Should You Carry a Balance on a Credit Card?
One of the most expensive myths in personal finance is the belief that you need to carry a balance, leaving some debt unpaid each month, to build your credit score. Millions of people pay unnecessary interest because of this single misunderstanding. It is simply not how credit scoring works.
The truth is the opposite: paying your statement in full every month is exactly what builds credit, and it costs you nothing in interest. This guide debunks the carry-a-balance myth, explains what actually builds your score, and shows why paying in full is the foundation of using credit cards well.
- Carrying a balance does not help your credit score; that is a myth.
- It only costs you interest, often 20 to 30 percent, with no benefit.

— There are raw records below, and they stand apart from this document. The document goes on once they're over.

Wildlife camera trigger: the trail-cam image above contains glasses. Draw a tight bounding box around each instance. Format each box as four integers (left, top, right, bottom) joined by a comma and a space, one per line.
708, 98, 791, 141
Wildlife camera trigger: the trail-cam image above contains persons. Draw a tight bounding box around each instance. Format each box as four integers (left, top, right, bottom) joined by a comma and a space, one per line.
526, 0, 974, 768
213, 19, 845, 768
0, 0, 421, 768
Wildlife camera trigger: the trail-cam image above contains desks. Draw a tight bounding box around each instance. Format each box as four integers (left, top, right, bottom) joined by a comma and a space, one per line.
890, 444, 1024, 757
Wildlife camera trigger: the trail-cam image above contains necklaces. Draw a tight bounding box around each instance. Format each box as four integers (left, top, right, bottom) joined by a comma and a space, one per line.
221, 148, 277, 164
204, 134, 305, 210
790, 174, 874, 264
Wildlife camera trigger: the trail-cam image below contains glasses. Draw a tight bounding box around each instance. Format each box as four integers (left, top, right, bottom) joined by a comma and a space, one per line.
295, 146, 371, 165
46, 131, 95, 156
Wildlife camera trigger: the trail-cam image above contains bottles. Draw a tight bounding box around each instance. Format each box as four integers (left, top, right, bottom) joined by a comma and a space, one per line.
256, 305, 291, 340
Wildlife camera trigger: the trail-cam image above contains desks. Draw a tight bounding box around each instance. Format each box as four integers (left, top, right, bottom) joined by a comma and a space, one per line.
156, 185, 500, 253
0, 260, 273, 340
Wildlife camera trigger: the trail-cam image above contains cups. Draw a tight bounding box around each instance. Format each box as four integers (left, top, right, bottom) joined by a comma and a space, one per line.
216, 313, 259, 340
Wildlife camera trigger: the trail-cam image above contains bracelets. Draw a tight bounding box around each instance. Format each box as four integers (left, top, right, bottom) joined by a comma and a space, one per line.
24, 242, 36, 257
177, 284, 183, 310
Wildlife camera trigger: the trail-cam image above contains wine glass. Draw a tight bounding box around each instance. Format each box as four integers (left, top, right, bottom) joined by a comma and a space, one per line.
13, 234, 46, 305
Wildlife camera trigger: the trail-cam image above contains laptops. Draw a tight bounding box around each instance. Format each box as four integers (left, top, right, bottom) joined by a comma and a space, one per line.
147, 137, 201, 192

- Paying in full reports positive activity and builds your credit just as well.
- Paying in full keeps your rewards profitable instead of eaten by interest.

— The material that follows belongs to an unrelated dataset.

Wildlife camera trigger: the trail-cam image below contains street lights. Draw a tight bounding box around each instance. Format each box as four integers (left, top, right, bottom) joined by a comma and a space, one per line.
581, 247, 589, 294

- Set up autopay for the full statement balance so you never slip.
The myth, stated plainly
The myth goes like this: to show lenders you are using credit, you should leave a small balance unpaid each month rather than paying in full. Some people believe paying in full makes you invisible to the scoring models, or that a little interest proves you are a real borrower. None of this is accurate.

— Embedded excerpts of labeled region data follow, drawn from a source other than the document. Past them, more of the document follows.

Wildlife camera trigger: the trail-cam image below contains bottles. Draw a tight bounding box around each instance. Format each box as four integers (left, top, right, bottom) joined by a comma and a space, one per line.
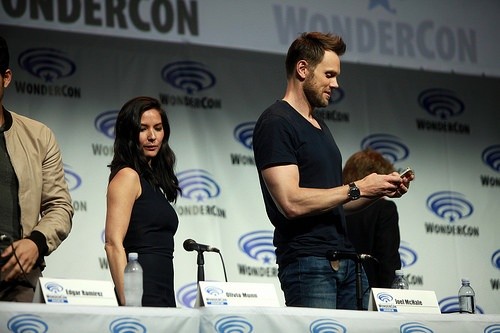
391, 270, 409, 289
458, 279, 476, 313
124, 252, 143, 307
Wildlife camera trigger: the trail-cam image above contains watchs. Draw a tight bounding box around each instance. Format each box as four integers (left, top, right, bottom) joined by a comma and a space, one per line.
348, 182, 360, 200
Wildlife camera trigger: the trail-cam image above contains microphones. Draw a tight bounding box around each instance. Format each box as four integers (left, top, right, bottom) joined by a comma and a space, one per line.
183, 239, 220, 254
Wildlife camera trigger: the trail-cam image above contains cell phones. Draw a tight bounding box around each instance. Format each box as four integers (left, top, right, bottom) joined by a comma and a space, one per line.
398, 169, 413, 184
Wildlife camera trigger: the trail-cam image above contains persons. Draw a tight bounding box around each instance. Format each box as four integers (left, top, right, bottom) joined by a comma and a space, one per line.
104, 96, 182, 308
253, 32, 414, 311
0, 36, 74, 303
342, 149, 402, 289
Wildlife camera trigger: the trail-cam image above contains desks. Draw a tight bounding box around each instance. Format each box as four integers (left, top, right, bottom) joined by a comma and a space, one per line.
0, 301, 500, 333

Credit scoring rewards on-time payments and low balances. It does not reward paying interest, and it does not require you to carry debt. The myth likely persists because it sounds plausible and because it benefits lenders, who earn interest from everyone who believes it.
What actually builds your credit
Your score is built mostly from payment history and credit utilization. When you use a card and pay the statement in full, the issuer reports that on-time activity to the bureaus every month, which builds your payment history. The balance reported also keeps your utilization low, which helps further.
Carrying a balance adds nothing to either factor that paying in full does not already provide. A paid-in-full account reports just as positively as one carrying a balance, minus the interest charges. In other words, you get the full credit-building benefit without paying a cent of interest. See our guides on how credit scores work and utilization.
What carrying a balance actually costs
Carrying a balance means paying interest, and credit card interest is steep, commonly 20 to 30 percent APR. On a balance of a few thousand dollars, that adds up to hundreds of dollars a year for nothing. The interest compounds daily, so the longer you carry it, the more it costs.
There is also a hidden cost: carrying a balance often pushes your reported utilization up, which can actually lower your score, the opposite of what the myth promises. So not only does carrying a balance fail to help, it can hurt while charging you for the privilege.
How carrying a balance ruins rewards
If you use a rewards card, carrying a balance is doubly damaging. A great card might earn 2 percent back, while its APR is 25 percent. Carrying a balance means the interest you pay dwarfs the rewards you earn, turning a profitable card into a money loser.
A rewards card is only worth having if you pay in full, because the rewards are a thin margin that interest easily wipes out. This is why every responsible rewards strategy starts with the same rule: never carry a balance. The rewards are only real if you keep all of them.
The habit that makes cards work
The fix is simple and automatic: pay your full statement balance by the due date every month. The easiest way to guarantee it is to set up autopay for the statement balance, so a busy month never turns into interest or a missed payment. See our autopay guide.
If you are currently carrying a balance, paying it down is your top priority, ahead of chasing rewards. A 0 percent balance transfer can pause the interest while you clear it. Once you carry no balance, your cards quietly build your credit and pay you rewards, exactly as they are meant to.